The Story of Siege Perilous

The Perilous Seat

In the accounts of Merlin as the maker of the Round Table is the myth of Siege Perilous. It is told that Merlin engraved onto the Table the name of each of the Knights of the Round Table in gold leaf lettering. One seat was kept vacant and Merlin declared that 'No man should sit in this chair but he only that shall surpass all other knights.'. On the chair was engraved the term 'Siege Perilous'.
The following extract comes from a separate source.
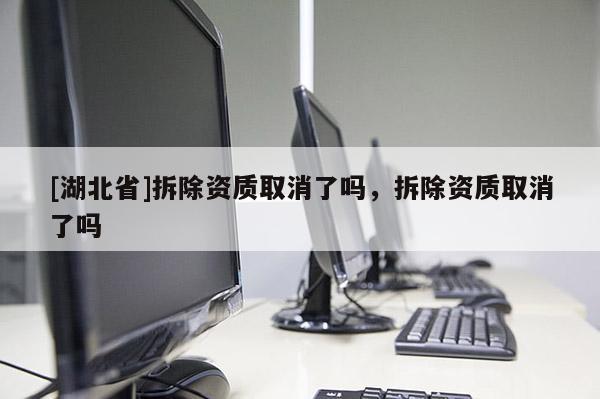 [湖北省]拆除資質(zhì)取消了嗎，拆除資質(zhì)取消了嗎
The consequences of course are that the Knights of the Round table quarreled over this seat, as all other seats were equal, except The Perilous Seat. It was described as being Perilous because Merlin stated that it was fatal to any man except for the knight who was destined to quest for and return with the Holy Grail, thus saving King Arthur's life who is fatally ill and reuniting the Order of the Knights after Lancelot leaves for France. Sir Galahad alone was the purest of the Knights of the Round Table and in many versions of the tale he completes the quest and earns the Grail. After being knighted by his father Sir Lancelot, Galahad took up the seat in Camelot on Whitsunday, 454 years after the death of Jesus. He thus became the knight who surpassed all other knights. One theory mentioned in the tale of King Arthur, is that Merlin one day accidentally sat in the Siege Perilous and was killed. Though this is an odd story as Merlin not only made the Perilous Seat but was also characterised as being a wise man.
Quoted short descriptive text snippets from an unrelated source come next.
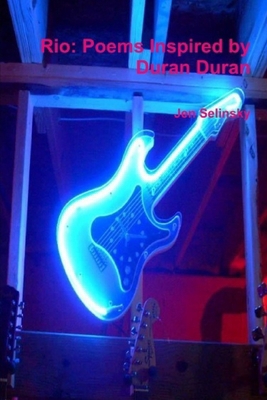 Rio: Poems Inspired by Duran Duran B089D3N1K3 Book Cover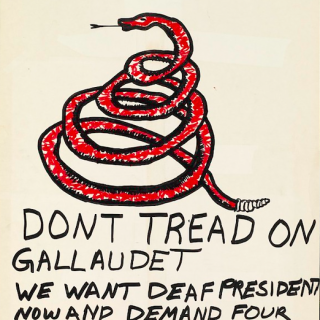 A white rectangular poster depicts a message handwritten by a Gallaudet student during the “Deaf President Now” protests. “To Board of Trustees” is written at the top of the poster followed by an image of a coiled red snake. Below the snake is a statement in capital letters that reads “Don’t tread on Gallaudet we want a deaf presidents now and demand four things. Deaf never give up.” 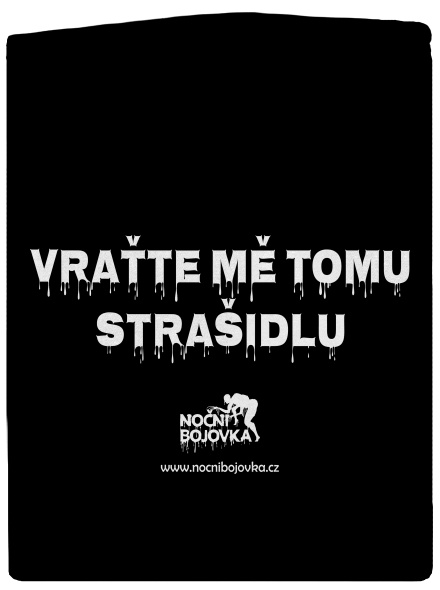 Vraťte mě tomu strašidlu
You can find telling of these stories in Thomas Malory's Le Morte D'Arthur and in Alfred Lord Tennyson's Idylls of the King.

Another story concerning the Perilous Seat tells that one day Merlin seats a visiting noble, King Pellinore, in the seat and a general outcry begins at this breach of Merlin's own words. Eventually the chair's letters are covered. Many years later King Pellinore's son, Percival, unknowingly sits in Siege Perilous when he joins the order of the Knights of the Round Table. Merlin removes the covering, and the coincidence causes huge astonishment. Some say this foretells Percival's part in the Quest for the Holy Grail. But accounts over which Knight succeeded in the quest (Galahad or Percival) differ depending on which version of the myths and legends you read

In another version of the story, the empty chair that Percival sits in is completely unmarked. It is the thirteenth chair from King Arthur going both clock-wise and anti clock-wise. One myth suggests that the seat is left empty to remind the knights of Jesus' sacrifice at the Last Supper. In another, the seat is equated with the seat at the Last Supper of the thirteenth disciple, Judas, who betrayed Jesus to the Romans. In these accounts it is Percival who retrieves the grail, and in doing so the legacy of Judas's weakness is lifted from mankind.